Wednesday, July 12, 2006

War - Hua! What is It Good For? (absolutely nothing)

Written Wednesday, July 11, 2006

I’ve got a confession to make – I skipped church on Sunday to hike a stretch of the Great Wall; except it rained and we went to the Chinese War Museum instead. So really, I skipped church to visit a Communist War Shrine. The trip was very interesting, and I got a revealing look at history through the eyes of the Chinese government. Upon entry, I was immediately confronted with a thirty foot statue of chairman Mao, to whom this museum is dedicated (see picture, my friend Seth is waving in the background.)

There is a very large section dedicated to the founding of the communist party and its consolidation of power during the War of Japanese Aggression (WW II) and through the 1950’s. There is a reference to “Chinese gaining an advantage because of changing circumstances of war” (which I think was Hiroshima and Nagasaki, minor details) but otherwise there is no mention of the USA’s role in the war. All WW II struggles are painted as Chinese vs. Japanese. To be fair, Japanese Leadership also saw the Chinese as enemy #1 and just viewed the USA as a pesky third party until the American navy sunk all of Japan’s carrier groups and began to level Tokyo with firebombs.

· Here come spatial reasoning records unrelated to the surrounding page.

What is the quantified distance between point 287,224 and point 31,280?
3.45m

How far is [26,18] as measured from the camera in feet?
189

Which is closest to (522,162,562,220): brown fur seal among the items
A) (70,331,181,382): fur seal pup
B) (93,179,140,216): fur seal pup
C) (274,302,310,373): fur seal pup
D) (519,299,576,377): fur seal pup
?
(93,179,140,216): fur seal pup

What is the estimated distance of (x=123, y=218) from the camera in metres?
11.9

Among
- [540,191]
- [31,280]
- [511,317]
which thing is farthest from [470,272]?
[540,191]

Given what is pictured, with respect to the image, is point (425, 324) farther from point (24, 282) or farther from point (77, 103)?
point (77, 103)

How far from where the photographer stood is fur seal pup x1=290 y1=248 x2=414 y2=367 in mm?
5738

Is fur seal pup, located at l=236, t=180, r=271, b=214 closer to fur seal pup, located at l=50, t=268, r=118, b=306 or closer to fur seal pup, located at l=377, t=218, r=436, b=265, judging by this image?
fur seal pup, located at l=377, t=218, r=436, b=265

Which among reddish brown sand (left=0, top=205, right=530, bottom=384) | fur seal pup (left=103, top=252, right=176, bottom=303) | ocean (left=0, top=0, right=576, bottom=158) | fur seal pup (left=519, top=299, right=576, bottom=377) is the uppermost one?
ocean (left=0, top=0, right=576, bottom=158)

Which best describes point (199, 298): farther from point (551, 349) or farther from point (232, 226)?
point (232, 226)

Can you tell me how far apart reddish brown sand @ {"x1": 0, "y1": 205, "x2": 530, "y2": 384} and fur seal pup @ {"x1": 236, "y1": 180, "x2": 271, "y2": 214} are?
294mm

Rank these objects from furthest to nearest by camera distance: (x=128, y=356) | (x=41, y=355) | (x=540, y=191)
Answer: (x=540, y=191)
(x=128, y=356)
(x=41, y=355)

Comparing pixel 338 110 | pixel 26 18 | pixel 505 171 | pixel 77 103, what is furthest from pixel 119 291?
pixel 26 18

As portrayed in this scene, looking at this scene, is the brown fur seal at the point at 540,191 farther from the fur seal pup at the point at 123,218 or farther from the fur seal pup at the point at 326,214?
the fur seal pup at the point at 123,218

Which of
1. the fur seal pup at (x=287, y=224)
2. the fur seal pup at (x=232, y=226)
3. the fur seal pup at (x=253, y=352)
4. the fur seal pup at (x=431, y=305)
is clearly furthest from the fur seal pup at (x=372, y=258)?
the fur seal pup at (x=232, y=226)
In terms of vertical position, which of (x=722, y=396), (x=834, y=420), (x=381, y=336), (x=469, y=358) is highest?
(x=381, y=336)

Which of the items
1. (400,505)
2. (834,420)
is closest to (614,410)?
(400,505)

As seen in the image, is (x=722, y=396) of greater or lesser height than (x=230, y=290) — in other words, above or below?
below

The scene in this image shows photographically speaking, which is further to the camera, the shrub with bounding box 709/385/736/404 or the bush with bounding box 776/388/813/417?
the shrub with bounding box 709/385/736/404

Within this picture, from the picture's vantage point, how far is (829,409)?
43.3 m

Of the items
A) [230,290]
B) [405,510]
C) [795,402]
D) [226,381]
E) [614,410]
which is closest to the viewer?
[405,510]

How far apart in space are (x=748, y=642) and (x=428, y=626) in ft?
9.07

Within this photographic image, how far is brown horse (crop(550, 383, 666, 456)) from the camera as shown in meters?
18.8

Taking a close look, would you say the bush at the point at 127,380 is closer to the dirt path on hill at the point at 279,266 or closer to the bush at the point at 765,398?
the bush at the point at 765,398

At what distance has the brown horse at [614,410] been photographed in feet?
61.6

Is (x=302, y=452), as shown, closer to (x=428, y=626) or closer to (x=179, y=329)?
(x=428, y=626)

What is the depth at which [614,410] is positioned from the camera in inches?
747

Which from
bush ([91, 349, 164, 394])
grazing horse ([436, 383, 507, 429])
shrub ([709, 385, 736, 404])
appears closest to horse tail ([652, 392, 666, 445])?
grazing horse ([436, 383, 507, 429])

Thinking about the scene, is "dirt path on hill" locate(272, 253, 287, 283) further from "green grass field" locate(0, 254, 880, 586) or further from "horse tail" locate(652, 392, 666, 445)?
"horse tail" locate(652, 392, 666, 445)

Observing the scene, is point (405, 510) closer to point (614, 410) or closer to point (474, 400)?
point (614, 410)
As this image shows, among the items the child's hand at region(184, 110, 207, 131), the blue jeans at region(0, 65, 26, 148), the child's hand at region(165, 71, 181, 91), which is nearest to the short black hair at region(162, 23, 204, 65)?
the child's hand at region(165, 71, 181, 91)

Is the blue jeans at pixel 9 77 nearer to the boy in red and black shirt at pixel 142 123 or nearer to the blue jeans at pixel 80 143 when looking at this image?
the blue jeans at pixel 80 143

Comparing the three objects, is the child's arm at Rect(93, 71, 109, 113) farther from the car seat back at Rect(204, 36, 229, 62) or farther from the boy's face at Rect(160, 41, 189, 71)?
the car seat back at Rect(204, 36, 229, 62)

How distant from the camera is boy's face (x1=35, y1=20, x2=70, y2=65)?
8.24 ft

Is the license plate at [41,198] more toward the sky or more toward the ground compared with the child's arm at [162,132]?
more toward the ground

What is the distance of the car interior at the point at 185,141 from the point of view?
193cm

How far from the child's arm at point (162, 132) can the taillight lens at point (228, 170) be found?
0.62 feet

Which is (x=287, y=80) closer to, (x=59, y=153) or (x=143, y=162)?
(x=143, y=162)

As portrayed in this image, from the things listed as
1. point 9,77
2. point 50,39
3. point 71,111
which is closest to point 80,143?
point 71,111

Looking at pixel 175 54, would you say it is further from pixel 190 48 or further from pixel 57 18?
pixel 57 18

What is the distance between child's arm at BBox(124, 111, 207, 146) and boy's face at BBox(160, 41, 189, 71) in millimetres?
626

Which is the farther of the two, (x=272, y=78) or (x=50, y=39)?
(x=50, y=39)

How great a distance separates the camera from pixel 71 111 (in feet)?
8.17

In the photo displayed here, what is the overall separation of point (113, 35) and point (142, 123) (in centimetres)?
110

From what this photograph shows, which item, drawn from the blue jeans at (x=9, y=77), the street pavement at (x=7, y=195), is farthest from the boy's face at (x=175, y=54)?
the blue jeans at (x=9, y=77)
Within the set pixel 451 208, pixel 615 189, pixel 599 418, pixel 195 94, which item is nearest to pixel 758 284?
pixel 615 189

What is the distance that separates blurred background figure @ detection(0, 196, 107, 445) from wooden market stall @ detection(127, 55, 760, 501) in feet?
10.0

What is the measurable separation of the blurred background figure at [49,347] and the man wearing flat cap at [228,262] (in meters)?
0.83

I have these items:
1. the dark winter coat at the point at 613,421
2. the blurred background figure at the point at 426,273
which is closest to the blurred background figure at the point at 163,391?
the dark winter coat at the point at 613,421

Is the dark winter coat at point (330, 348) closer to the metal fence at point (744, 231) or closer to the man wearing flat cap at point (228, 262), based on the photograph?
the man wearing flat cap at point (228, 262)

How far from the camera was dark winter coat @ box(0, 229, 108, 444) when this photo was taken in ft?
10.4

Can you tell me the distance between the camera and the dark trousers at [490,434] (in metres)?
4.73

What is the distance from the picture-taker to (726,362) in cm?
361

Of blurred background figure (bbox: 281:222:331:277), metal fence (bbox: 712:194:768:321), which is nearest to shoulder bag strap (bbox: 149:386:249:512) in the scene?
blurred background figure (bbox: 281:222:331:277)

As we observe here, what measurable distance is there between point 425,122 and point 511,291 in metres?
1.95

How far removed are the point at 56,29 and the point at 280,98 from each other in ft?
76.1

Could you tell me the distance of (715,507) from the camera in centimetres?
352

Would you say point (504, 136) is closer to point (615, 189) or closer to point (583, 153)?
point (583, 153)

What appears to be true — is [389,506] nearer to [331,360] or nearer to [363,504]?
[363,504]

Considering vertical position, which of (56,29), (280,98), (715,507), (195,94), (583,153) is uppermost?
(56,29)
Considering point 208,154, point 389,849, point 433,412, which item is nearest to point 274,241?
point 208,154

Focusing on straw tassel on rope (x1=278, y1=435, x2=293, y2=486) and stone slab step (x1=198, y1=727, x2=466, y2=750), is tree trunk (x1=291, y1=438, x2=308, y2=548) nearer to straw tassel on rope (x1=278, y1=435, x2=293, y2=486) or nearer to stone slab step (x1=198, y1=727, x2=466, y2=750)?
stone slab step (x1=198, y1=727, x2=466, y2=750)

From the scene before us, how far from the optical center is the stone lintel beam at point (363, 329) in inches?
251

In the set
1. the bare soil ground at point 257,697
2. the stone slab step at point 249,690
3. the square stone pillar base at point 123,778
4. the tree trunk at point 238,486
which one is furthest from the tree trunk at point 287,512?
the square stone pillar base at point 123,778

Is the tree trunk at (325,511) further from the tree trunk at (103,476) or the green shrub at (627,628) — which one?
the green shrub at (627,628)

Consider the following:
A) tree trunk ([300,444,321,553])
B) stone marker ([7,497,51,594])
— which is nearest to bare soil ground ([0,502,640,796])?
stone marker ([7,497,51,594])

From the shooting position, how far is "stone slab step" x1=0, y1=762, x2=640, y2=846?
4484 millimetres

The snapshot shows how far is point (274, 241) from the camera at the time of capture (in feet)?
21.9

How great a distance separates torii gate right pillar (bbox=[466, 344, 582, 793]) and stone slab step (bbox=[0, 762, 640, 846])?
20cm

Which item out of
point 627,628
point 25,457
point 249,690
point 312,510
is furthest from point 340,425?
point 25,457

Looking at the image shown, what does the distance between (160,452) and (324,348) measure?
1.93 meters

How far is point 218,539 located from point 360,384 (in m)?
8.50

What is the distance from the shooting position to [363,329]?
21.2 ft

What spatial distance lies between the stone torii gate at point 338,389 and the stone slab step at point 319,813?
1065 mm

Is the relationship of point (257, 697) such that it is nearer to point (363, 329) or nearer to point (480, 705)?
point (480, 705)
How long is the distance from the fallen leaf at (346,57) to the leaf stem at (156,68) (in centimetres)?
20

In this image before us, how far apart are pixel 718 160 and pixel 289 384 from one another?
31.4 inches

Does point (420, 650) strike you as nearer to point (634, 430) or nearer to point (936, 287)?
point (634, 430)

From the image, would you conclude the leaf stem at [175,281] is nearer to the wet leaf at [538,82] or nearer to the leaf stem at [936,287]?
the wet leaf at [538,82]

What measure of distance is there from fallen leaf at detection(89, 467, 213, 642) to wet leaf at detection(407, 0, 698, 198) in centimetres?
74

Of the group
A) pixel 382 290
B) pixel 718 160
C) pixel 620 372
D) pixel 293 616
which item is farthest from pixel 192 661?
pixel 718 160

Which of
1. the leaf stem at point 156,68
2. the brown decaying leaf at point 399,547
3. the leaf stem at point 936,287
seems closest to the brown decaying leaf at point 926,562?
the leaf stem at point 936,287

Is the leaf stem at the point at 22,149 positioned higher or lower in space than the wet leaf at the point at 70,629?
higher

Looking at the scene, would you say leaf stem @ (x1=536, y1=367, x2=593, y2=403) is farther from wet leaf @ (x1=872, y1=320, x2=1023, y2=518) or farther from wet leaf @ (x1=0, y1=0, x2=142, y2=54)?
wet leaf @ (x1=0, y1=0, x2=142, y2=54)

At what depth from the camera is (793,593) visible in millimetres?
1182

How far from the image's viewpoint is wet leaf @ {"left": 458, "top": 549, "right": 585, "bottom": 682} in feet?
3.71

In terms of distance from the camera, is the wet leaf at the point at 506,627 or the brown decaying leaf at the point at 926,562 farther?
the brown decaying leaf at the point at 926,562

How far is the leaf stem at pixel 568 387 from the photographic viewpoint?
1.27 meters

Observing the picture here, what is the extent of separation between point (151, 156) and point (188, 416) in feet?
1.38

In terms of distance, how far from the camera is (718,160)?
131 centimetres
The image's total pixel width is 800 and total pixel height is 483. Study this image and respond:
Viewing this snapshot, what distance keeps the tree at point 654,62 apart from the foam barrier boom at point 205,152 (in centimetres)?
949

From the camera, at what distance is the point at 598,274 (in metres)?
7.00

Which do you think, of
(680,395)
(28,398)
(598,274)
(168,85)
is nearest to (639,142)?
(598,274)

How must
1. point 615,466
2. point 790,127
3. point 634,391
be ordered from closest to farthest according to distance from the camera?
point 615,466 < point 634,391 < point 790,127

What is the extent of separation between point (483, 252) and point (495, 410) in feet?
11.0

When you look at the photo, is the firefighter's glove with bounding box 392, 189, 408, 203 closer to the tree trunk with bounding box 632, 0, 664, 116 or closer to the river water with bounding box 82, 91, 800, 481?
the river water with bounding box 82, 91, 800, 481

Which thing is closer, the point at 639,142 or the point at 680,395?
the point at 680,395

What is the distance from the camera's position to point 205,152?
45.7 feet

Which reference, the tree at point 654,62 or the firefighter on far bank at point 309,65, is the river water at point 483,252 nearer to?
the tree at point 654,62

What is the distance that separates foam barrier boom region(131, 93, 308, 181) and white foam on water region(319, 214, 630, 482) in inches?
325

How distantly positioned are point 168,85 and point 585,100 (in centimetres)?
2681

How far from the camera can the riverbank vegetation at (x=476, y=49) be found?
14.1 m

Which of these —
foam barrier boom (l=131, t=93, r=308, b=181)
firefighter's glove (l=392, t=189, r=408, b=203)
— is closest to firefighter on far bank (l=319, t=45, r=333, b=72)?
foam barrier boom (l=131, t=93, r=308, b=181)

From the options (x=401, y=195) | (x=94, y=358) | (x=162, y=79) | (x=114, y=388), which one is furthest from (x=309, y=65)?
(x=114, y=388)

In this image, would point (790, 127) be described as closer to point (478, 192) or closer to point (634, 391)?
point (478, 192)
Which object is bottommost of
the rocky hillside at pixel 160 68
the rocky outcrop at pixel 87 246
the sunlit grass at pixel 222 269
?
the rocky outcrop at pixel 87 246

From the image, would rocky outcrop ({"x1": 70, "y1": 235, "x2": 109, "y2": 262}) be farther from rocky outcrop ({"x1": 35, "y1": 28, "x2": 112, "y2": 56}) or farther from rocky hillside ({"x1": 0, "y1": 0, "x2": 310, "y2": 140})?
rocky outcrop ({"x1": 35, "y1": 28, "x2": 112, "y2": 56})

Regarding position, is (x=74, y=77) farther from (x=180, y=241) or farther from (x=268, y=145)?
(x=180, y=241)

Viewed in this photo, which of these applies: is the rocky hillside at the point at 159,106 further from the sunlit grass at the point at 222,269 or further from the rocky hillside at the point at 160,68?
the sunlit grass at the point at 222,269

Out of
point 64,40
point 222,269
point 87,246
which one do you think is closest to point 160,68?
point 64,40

Anyway, according to the placards, Mao inspired the peasants to rise up and overthrow the Japanese oppressors by single-handedly winning a succession of brilliant campaigns against superior numbers and technology, etc. After driving the Japanese out of China, then Mao must suppress the leftist Nationalist rebels lead by Chiang Kai Shek and backed by the US (about time they gave us some credit!) Chiang was initially successful, but because of Mao’s brilliant leadership and victorious campaigns, etc. etc. the will of the people prevailed and the rebels were eventually driven from the mainland and, for the first time in hundreds of years, China (except Taiwan and Tibet) was united under Mao and Communism around 1950. To the victors go the writing of history.

The rest of its history spanned thousands of years of Chinese civilization back to the beginning of humanity. I'd tell you about it if I could keep my dynasties straight, but there are just so many of them and they all sound the same. Here are some terracotta warriors (below.)


There was lots of cool sculptures and paintings, too. This one was particularly terrifying (below.)
Oh, one last thing - war is kid-friendly! I saw lots and lots of students at the museum, presumably on field-trips. I would have liked to have one of those when I was younger.

1 Comments:

At 9:09 PM, Anonymous Anonymous said...

Yum! Are those "chips" fat free??
You and my New Cadet always have had strong constitutions and iron stomachs!! He will be so jealous of the "toys" those kids are playing on! Praying for you!